Het gebruik van zout water als enige bron van drinkwater blijkt giftig te zijn. Groeiend vee kan de concentratie van zout in water tot 1% verdragen. De hoogst toegestane zoutconcentratie is 2, 0% voor rundvee, 2, 5% voor schapen, 1, 5% voor paarden en varkens. Waterzoutgehalte mag 2000 ppm niet overschrijden. Melkdieren op meer dan 1% zout water zullen lijden aan zoutdiurese.

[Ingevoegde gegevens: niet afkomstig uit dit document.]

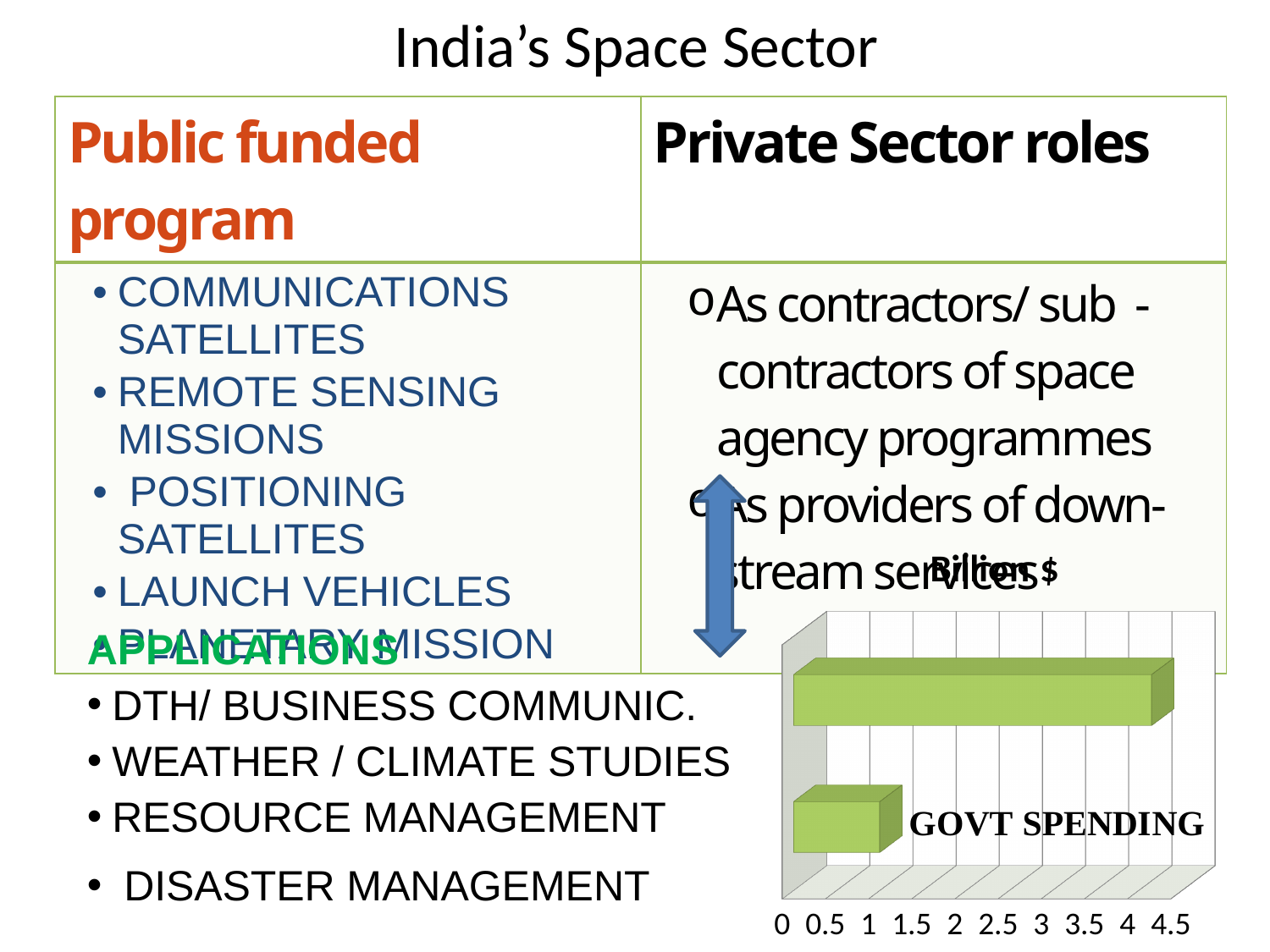
In the bar chart, is the value for GOVT SPENDING greater or less than 3? less What kind of chart is shown at the bottom right of the slide? bar chart What unit is given in the title of the bar chart? Billion $ In the bar chart, is the GOVT SPENDING bar the shorter or the longer of the two bars? shorter In the bar chart, is the value for GOVT SPENDING greater or less than 0.5? greater How many bars does the chart at the bottom right of the slide show? 2 In the bar chart, is the value for GOVT SPENDING greater or less than 2? less What is the highest tick value shown on the horizontal axis of the bar chart? 4.5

De vereiste concentratie moet in zout water worden gehandhaafd door deze met vers water te verdunnen of door zouten uit het water te verwijderen die voor drinkdoeleinden worden gebruikt.

De verwachte reactie van het verbruik van drinkwater met verschillende nitraatniveaus:

Overmatige nitraatinname die het gevolg is van de waterinname uit ondiep goed gelegen landbouwgebied kan leiden tot lethargie en plotse dood. Het nitraatgehalte (100 ppm) is veilig voor consumptie door herkauwers.

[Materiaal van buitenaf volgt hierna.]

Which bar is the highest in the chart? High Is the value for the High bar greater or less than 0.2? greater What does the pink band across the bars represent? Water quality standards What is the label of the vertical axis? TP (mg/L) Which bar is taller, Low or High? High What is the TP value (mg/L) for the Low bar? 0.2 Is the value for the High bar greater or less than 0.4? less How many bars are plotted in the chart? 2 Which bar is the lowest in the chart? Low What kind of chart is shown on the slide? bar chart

Echter, het grondwater van verschillende districten van Madhya Pradesh (100-1000 mg / 1), Nagpur district van Maharashtra (420-948 mg / 1), Delhi (680 mg / 1) en Raichur district van Karnataka (1.183 mg / 1 ) heeft een verrassend hoge concentratie van nitraat.

Feiten over Water:

1. 97 procent van al het water bevindt zich in de oceanen.

2. 60 procent van de Indiase bevolking heeft geen veilig drinkwater.

3. Water bedekt 75 procent van het aardoppervlak.

4. 65 procent van alle ziekten in India komt van het water.

5. Slechts een procent van al het water is beschikbaar voor ons directe gebruik.

6. Het leven op aarde verscheen voor het eerst in water.

7. India gebruikt slechts 10 procent van het regenwater dat het krijgt.

8. Een persoon heeft 2 liter water per dag nodig.

9. 2 procent van al het water is ijs.

10. Landbouw is de grootste verbruiker van water.

11. Er is 4.500 liter water nodig om een ​​kilo rijst te produceren.

12. 70 procent van het menselijk lichaam is water.

13. Water maakt 87 procent melk en 70 tot 80 procent van de groene planten.

14. Ongeveer 70% van de zoetwatervoorziening van de aarde bevindt zich in ijskappen van Antarctica en Groenland, 's werelds grootste eiland ten noordoosten van Noord-Amerika. De resterende zoetwatervoorziening bestaat in de atmosfeer, beekjes, meren of onder de grond. Het is goed voor slechts 1% van de totale zoetwatervoorziening van de aarde.